Notation for 'A desert, a dwelling, a public square'
Spray paint, acrylic paint
A desert, a dwelling, a public square
Sound, 16 minutes
Voices: Aaron Tan, Lorena Muñoz-Alonso, Beverley Bennett
A table for recounting
Plywood, oak, jesmonite, cantabrian stones, acrylic paint, spray paint, collage, almonds, desktop microphone
A table for non-hierarchical offerings
Plywood, oak, acrylic paint, spray paint, jesmonite, dyed canvas, cast jesmonite, modelling wire, fan guard, circuitboard, fuses, capacitors, plastic date sticks, sd cards, local flora and and foliage, vitamin treat for birds, cuttlefish bone, almonds, circular batteries
Commissioned exhibition at fluent, Santander, as part of the thematic cycle 'Forests, Ghosts, Clouds, Stones'
The exhibition takes the form of a soundtracked installation where a fictional group of individuals gather with the aim of creating new patterns of interaction between nature and technology in order to counteract unsustainable social systems.

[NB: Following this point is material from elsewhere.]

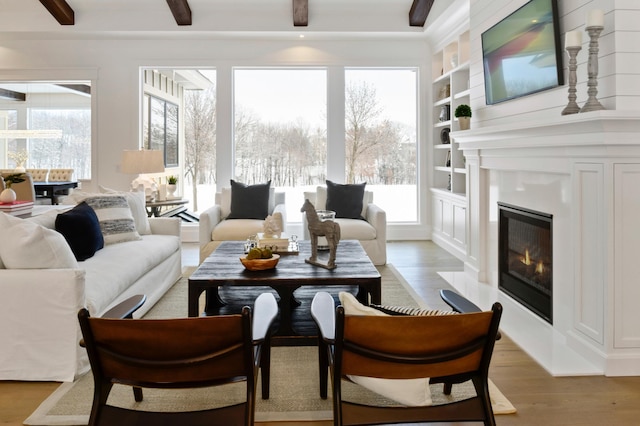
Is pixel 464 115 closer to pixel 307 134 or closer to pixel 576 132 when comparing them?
pixel 576 132

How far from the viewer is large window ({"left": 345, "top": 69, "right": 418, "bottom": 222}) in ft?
24.0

This conceit echoes two previous imaginative experiments: the first is Archizoom’s No-Stop City, a playful design proposal that outlined alternative forms of social inhabitation through a satirical dissolution of public-private boundaries. The second is Ursula K. Le Guin’s Always Coming Home which imagines a people called the Kesh who live in a far future version of what we know as Northern California, in a considerate relationship with their environment.

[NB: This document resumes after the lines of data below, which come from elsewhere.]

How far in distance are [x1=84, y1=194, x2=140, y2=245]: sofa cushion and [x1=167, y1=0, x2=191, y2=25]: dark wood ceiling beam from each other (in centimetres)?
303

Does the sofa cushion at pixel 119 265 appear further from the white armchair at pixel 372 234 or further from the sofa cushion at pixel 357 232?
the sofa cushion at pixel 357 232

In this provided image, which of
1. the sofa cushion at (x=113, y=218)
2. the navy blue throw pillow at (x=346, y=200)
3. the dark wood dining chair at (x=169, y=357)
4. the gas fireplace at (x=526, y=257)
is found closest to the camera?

In the space we stumble upon the group’s remnants, tools and furnishings. A post-human sensibility dominates. Ceremonial artefacts, memory cards, flora and fauna rest on tables with amorphous edges; from this entanglement of inert and living beings a material culture arises. Amongst accumulations of textural sound, the group recount experiences to each other. Starting from trivial observations, they interpret freely to decentralise their own agency in a web of morphological relations, moving to more hallucinatory and nonsensical modes.

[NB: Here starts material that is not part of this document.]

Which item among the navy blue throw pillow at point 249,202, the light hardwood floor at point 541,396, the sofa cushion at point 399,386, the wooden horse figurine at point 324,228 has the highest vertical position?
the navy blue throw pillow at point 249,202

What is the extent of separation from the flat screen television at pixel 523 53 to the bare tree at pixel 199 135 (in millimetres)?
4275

The two words of the title have a signification in both a natural and technological sense. Camouflage is the effect of an object seemingly dissolving into its background through means of imitative patterning. Meanwhile, stele are engraved slabs that serve as an inscriptive monument, but can also refer to the central stem in a vascular plant. How do different realms become partitioned through language, and how does this reflect our sense of entitlement?
Despite its ludic address, Camouflage, Stele prods at the instrumentalisation of what-we-call nature, prevalent in the fields of interior design or contemporary art, amongst many others. It encompasses both a doubt in the hubris of heralding new ontologies and a pressing practical question: how could we perceive, inhabit and interrelate differently?